Carbon and low-alloy steels are strongly magnetic and can easily be distinguished from austenitic manganese steel, which is nonmagnetic. Many low-alloy and higher-carbon steels are used for manufacturing equipment and spare parts, especially equipment that requires higher strength and abrasion resistance. They are not easily differentiated but should be identified to determine the proper preheat and post-heat temperature.

As the alloy content increases, the need for preheat and postheat becomes more critical. For example, steel made from 4130 generally requires a preheat of 400 degrees F. Steel used for rails is typically higher carbon and requires a minimum preheat of 600 to 700 degrees F. Manganese steel does not require preheat. In fact, steps should be taken to keep the base metal heat below 500 degrees F.

3. Which Welding Processes Are Most Popular for Applying Hardfacing?
In order of popularity, the following welding processes are used to apply hardfacing:

Flux-cored arc welding (FCAW) with open-arc or gas-shielded hardfacing wire

Gas metal arc welding (GMAW) with gas-shielded wire

Shielded metal arc welding (SMAW)

Submerged arc welding (SAW)

Gas tungsten arc welding (GTAW)

Oxyfuel welding (OFW) or oxyacetylene welding

Plasma transferred arc welding, laser welding, thermal spray, and spray and fuse

The current trend is toward the use of semiautomatic and automatic welding processes using FCAW and GMAW, which are about the same in terms of popularity. GMAW using either a solid wire or metal-cored welding wire requires a gas shield, whereas FCAW employs welding wires that are used open-arc or gasless, as well as with a gas shield. SMAW with flux-coated electrodes is still very popular, especially for field on-site hardfacing applications, because the equipment is inexpensive and portable.

# Extracted data
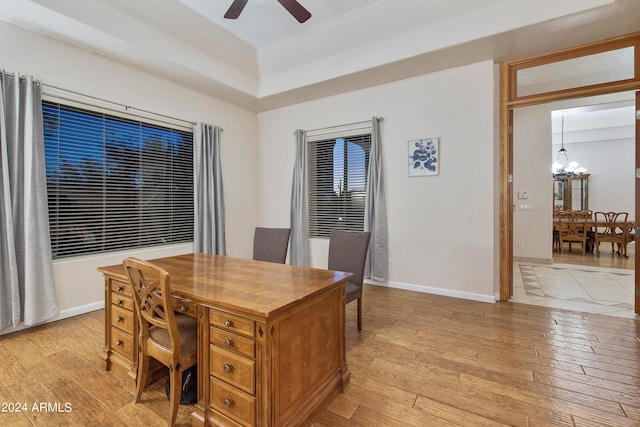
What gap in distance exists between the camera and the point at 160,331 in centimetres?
166

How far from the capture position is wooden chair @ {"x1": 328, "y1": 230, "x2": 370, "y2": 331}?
2.67 metres

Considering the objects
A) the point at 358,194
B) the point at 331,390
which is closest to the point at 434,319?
the point at 331,390

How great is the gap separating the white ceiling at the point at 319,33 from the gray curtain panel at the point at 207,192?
0.68 m

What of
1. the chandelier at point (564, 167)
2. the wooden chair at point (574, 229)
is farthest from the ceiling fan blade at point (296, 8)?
the chandelier at point (564, 167)

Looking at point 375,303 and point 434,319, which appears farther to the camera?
point 375,303

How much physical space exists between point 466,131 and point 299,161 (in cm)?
243

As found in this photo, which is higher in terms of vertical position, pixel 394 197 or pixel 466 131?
pixel 466 131

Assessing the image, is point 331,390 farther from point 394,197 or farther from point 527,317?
point 394,197

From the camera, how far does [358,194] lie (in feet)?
14.5

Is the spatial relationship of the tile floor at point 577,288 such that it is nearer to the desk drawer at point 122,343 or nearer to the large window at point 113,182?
the desk drawer at point 122,343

# Parts of the exercise
**a)** According to the welding text, what minimum preheat does steel used for rails require?
**b)** Summarize the welding text in two sentences.
The items have no role in this work.

# Answers below
**a)** It requires a minimum preheat of 600 to 700 degrees F.

**b)** Low-alloy and higher-carbon steels should be identified to set the proper preheat and postheat temperatures, which become more critical as alloy content increases, while manganese steel needs no preheat and its base metal should be kept below 500 degrees F. Hardfacing is most often applied with FCAW and GMAW as the trend moves toward semiautomatic and automatic processes, and SMAW remains popular for field work because its equipment is inexpensive and portable.